Another guest post by Alex Knoll reporting from the German Genetics Society Meeting in Cologne.
The last session on Thursday was split into two talks by Philippe Sansonetti from the Institute Pasteur in Paris and Julian Parkhill from the Sanger Institute in Hinxton, Great Britain. Both talked about pathogenic microbes, but from a different perspective.
After Philippe Sansonetti told us about Shigella and the innate immune system during invasion of the gut epithelium, Julian Parkhill gave us some insights into two (genomically) very different organisms. Salmonella typhi, responsible for typhoid fever, has evolved relatively recently by changing its niche; it went from being a gut pathogen to a systemic pathogen. This can be seen in its genome, because its evolution is not characterized by the gain of genes, but actually by the loss of many genes through single mutations. For bacteria, Salmonella typhi is rather strange: There is almost no recombination between strains, so there are very few SNPs that can by typed. By looking at 200 genes in about 200 strains, they found 88 SNPs in total! Evolutionarily, their data point to mostly long-term neutral mutations, with only very few genes to be found that show evidence of positive selection. But the SNP data they acquired could be put to good use nonetheless: They were able to do an epidemiological analysis in the field by collecting S. typhi strains around Kathmandu.

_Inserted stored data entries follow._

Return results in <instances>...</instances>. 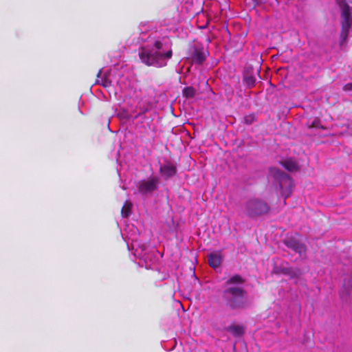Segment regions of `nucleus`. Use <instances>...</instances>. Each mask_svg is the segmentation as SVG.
Returning <instances> with one entry per match:
<instances>
[{
	"label": "nucleus",
	"mask_w": 352,
	"mask_h": 352,
	"mask_svg": "<svg viewBox=\"0 0 352 352\" xmlns=\"http://www.w3.org/2000/svg\"><path fill=\"white\" fill-rule=\"evenodd\" d=\"M144 44L139 50L141 61L148 65L163 67L172 58V43L168 37L160 36L156 32L143 33L140 38Z\"/></svg>",
	"instance_id": "obj_1"
},
{
	"label": "nucleus",
	"mask_w": 352,
	"mask_h": 352,
	"mask_svg": "<svg viewBox=\"0 0 352 352\" xmlns=\"http://www.w3.org/2000/svg\"><path fill=\"white\" fill-rule=\"evenodd\" d=\"M243 283V278L238 275L231 277L226 282L227 288L223 293L227 304L231 309H243L250 304L245 291L238 285Z\"/></svg>",
	"instance_id": "obj_2"
},
{
	"label": "nucleus",
	"mask_w": 352,
	"mask_h": 352,
	"mask_svg": "<svg viewBox=\"0 0 352 352\" xmlns=\"http://www.w3.org/2000/svg\"><path fill=\"white\" fill-rule=\"evenodd\" d=\"M269 180L273 182L276 189L278 188L281 196L285 199L292 195L294 184L292 179L287 174L276 168H270Z\"/></svg>",
	"instance_id": "obj_3"
},
{
	"label": "nucleus",
	"mask_w": 352,
	"mask_h": 352,
	"mask_svg": "<svg viewBox=\"0 0 352 352\" xmlns=\"http://www.w3.org/2000/svg\"><path fill=\"white\" fill-rule=\"evenodd\" d=\"M126 239L128 240V247L129 248V243L131 241V249L133 250V254L135 257L139 258L140 260H143L145 263L146 268H150L151 265L148 263V261H152L151 258L147 250V247L144 243H142L139 240L137 239V230L133 226H127L126 229Z\"/></svg>",
	"instance_id": "obj_4"
},
{
	"label": "nucleus",
	"mask_w": 352,
	"mask_h": 352,
	"mask_svg": "<svg viewBox=\"0 0 352 352\" xmlns=\"http://www.w3.org/2000/svg\"><path fill=\"white\" fill-rule=\"evenodd\" d=\"M114 73V70L111 69L105 73L103 76H101L102 71H100L98 74L97 82L101 83L104 88L107 89L109 93L113 92L115 95H117L118 91H121L125 89L126 85H123V78H120L118 80L113 79Z\"/></svg>",
	"instance_id": "obj_5"
},
{
	"label": "nucleus",
	"mask_w": 352,
	"mask_h": 352,
	"mask_svg": "<svg viewBox=\"0 0 352 352\" xmlns=\"http://www.w3.org/2000/svg\"><path fill=\"white\" fill-rule=\"evenodd\" d=\"M340 7L342 13L340 42L342 45L346 42L349 30L352 25V8L346 3H342Z\"/></svg>",
	"instance_id": "obj_6"
},
{
	"label": "nucleus",
	"mask_w": 352,
	"mask_h": 352,
	"mask_svg": "<svg viewBox=\"0 0 352 352\" xmlns=\"http://www.w3.org/2000/svg\"><path fill=\"white\" fill-rule=\"evenodd\" d=\"M268 210V205L257 199H250L244 205V212L249 217L260 216L267 213Z\"/></svg>",
	"instance_id": "obj_7"
},
{
	"label": "nucleus",
	"mask_w": 352,
	"mask_h": 352,
	"mask_svg": "<svg viewBox=\"0 0 352 352\" xmlns=\"http://www.w3.org/2000/svg\"><path fill=\"white\" fill-rule=\"evenodd\" d=\"M160 179L157 177H151L147 179L138 182L137 187L140 193L143 195L151 193L157 190Z\"/></svg>",
	"instance_id": "obj_8"
},
{
	"label": "nucleus",
	"mask_w": 352,
	"mask_h": 352,
	"mask_svg": "<svg viewBox=\"0 0 352 352\" xmlns=\"http://www.w3.org/2000/svg\"><path fill=\"white\" fill-rule=\"evenodd\" d=\"M160 173L165 178L173 176L176 173V167L170 162H166L161 165L160 168Z\"/></svg>",
	"instance_id": "obj_9"
},
{
	"label": "nucleus",
	"mask_w": 352,
	"mask_h": 352,
	"mask_svg": "<svg viewBox=\"0 0 352 352\" xmlns=\"http://www.w3.org/2000/svg\"><path fill=\"white\" fill-rule=\"evenodd\" d=\"M208 263L214 269L219 267L222 261V254L220 251L210 253L208 256Z\"/></svg>",
	"instance_id": "obj_10"
},
{
	"label": "nucleus",
	"mask_w": 352,
	"mask_h": 352,
	"mask_svg": "<svg viewBox=\"0 0 352 352\" xmlns=\"http://www.w3.org/2000/svg\"><path fill=\"white\" fill-rule=\"evenodd\" d=\"M207 56V51L204 48L196 47L194 50L192 58L196 63L201 64L206 59Z\"/></svg>",
	"instance_id": "obj_11"
},
{
	"label": "nucleus",
	"mask_w": 352,
	"mask_h": 352,
	"mask_svg": "<svg viewBox=\"0 0 352 352\" xmlns=\"http://www.w3.org/2000/svg\"><path fill=\"white\" fill-rule=\"evenodd\" d=\"M281 164L283 167H285L287 170L293 172L298 170L299 167L298 164L292 159H287L283 162H281Z\"/></svg>",
	"instance_id": "obj_12"
},
{
	"label": "nucleus",
	"mask_w": 352,
	"mask_h": 352,
	"mask_svg": "<svg viewBox=\"0 0 352 352\" xmlns=\"http://www.w3.org/2000/svg\"><path fill=\"white\" fill-rule=\"evenodd\" d=\"M226 330L235 337L240 336L244 333L243 327L239 324L230 325L226 329Z\"/></svg>",
	"instance_id": "obj_13"
},
{
	"label": "nucleus",
	"mask_w": 352,
	"mask_h": 352,
	"mask_svg": "<svg viewBox=\"0 0 352 352\" xmlns=\"http://www.w3.org/2000/svg\"><path fill=\"white\" fill-rule=\"evenodd\" d=\"M290 245L292 248L299 253L300 256L305 252V247L298 241H294Z\"/></svg>",
	"instance_id": "obj_14"
},
{
	"label": "nucleus",
	"mask_w": 352,
	"mask_h": 352,
	"mask_svg": "<svg viewBox=\"0 0 352 352\" xmlns=\"http://www.w3.org/2000/svg\"><path fill=\"white\" fill-rule=\"evenodd\" d=\"M131 208L132 203L129 201H126L122 208V215L124 217H127L130 214Z\"/></svg>",
	"instance_id": "obj_15"
},
{
	"label": "nucleus",
	"mask_w": 352,
	"mask_h": 352,
	"mask_svg": "<svg viewBox=\"0 0 352 352\" xmlns=\"http://www.w3.org/2000/svg\"><path fill=\"white\" fill-rule=\"evenodd\" d=\"M195 89L191 87H185L183 89V96L186 98H192L195 95Z\"/></svg>",
	"instance_id": "obj_16"
},
{
	"label": "nucleus",
	"mask_w": 352,
	"mask_h": 352,
	"mask_svg": "<svg viewBox=\"0 0 352 352\" xmlns=\"http://www.w3.org/2000/svg\"><path fill=\"white\" fill-rule=\"evenodd\" d=\"M284 273L287 274L291 277L297 276L299 274L298 271L294 270L292 269H284Z\"/></svg>",
	"instance_id": "obj_17"
},
{
	"label": "nucleus",
	"mask_w": 352,
	"mask_h": 352,
	"mask_svg": "<svg viewBox=\"0 0 352 352\" xmlns=\"http://www.w3.org/2000/svg\"><path fill=\"white\" fill-rule=\"evenodd\" d=\"M254 119V116L250 115V116H246L245 118V121L248 124H251L253 122Z\"/></svg>",
	"instance_id": "obj_18"
},
{
	"label": "nucleus",
	"mask_w": 352,
	"mask_h": 352,
	"mask_svg": "<svg viewBox=\"0 0 352 352\" xmlns=\"http://www.w3.org/2000/svg\"><path fill=\"white\" fill-rule=\"evenodd\" d=\"M344 90L346 91H351L352 90V83H348L346 84L344 87Z\"/></svg>",
	"instance_id": "obj_19"
},
{
	"label": "nucleus",
	"mask_w": 352,
	"mask_h": 352,
	"mask_svg": "<svg viewBox=\"0 0 352 352\" xmlns=\"http://www.w3.org/2000/svg\"><path fill=\"white\" fill-rule=\"evenodd\" d=\"M311 126H312V127H319V122H318V120H315L313 122V123H312V124H311Z\"/></svg>",
	"instance_id": "obj_20"
},
{
	"label": "nucleus",
	"mask_w": 352,
	"mask_h": 352,
	"mask_svg": "<svg viewBox=\"0 0 352 352\" xmlns=\"http://www.w3.org/2000/svg\"><path fill=\"white\" fill-rule=\"evenodd\" d=\"M128 117H129L128 115L124 116V118H128Z\"/></svg>",
	"instance_id": "obj_21"
}]
</instances>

The opposite of S. typhi in terms of recombination and SNPs is Staphylococcus aureus, which comprises a hugely diverse group of freely recombining strains. With next generation sequencing, they were able to track the appearance and travels of a specific strain around the world. They even got enough SNPs in their dataset to be able to distinguish strains from different wards in a single hospital!
The talk was also a lesson in technological progress: While the sequencing of the Salmonella typhi genome a few years ago took 1.5 years, the next generation sequencing of Staphylococcus aureus allowed the analysis of 66 genomes per run and week. Finally, we had a glimpse into the future: They are getting into single cell genome sequencing by doing laser capture microsdissection, and are already able to reach about 98% coverage!
Following this last talk of the day, the German Genetics Society awared the honorary membership to Rolf Knippers. At least German speaking biologists should know him by name because of his well-known (and great, in my opinion) textbook Molekulare Genetik (Molecular Genetics), which first appeared in the early 1970s. But that was not the only reason for the award. Actually, Rolf Knippers has been a very good researcher and teacher, too! I didn't know him apart from his textbook before, but the laudatio and his acceptance speech (which he started by humbly asking if he deserved the award) made me wish I had met him earlier, perhaps as a student or even as a member of his lab.